WORK TO BE COMPLETED ::
Although the records contain pictures, only their text should be set down, exactly as written.

*** Block opens ***

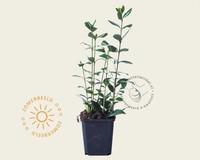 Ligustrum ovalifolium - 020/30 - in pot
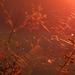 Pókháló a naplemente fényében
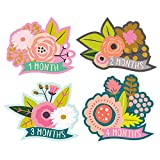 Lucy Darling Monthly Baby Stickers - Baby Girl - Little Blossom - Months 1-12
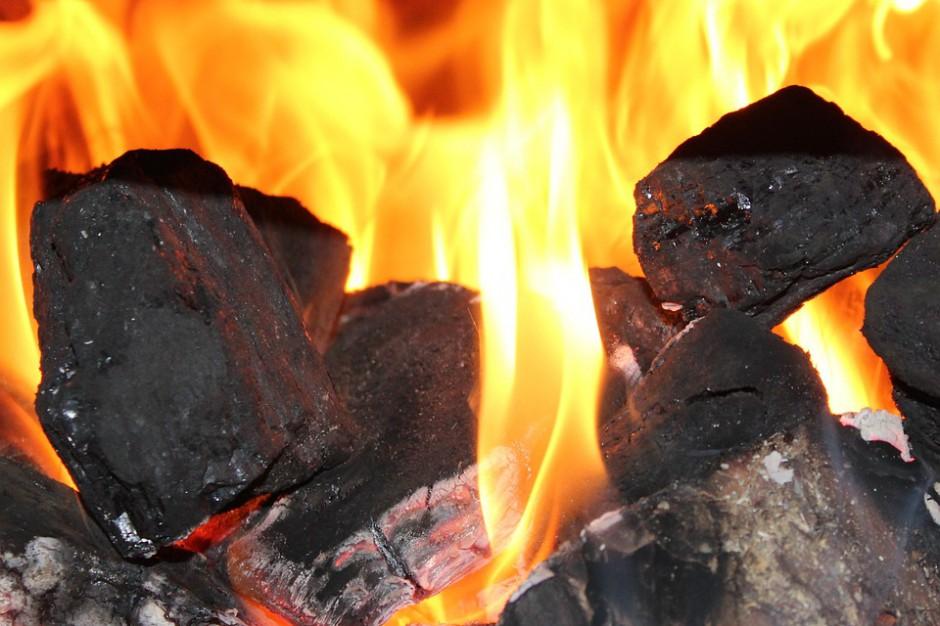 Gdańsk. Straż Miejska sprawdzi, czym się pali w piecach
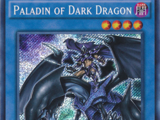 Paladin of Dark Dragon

*** Block closes ***

ANSWER FOR THIS EXERCISE ::
 Ligustrum ovalifolium - 020/30 - in pot
 Pókháló a naplemente fényében
 Lucy Darling Monthly Baby Stickers - Baby Girl - Little Blossom - Months 1-12
 Gdańsk. Straż Miejska sprawdzi, czym się pali w piecach
 Paladin of Dark Dragon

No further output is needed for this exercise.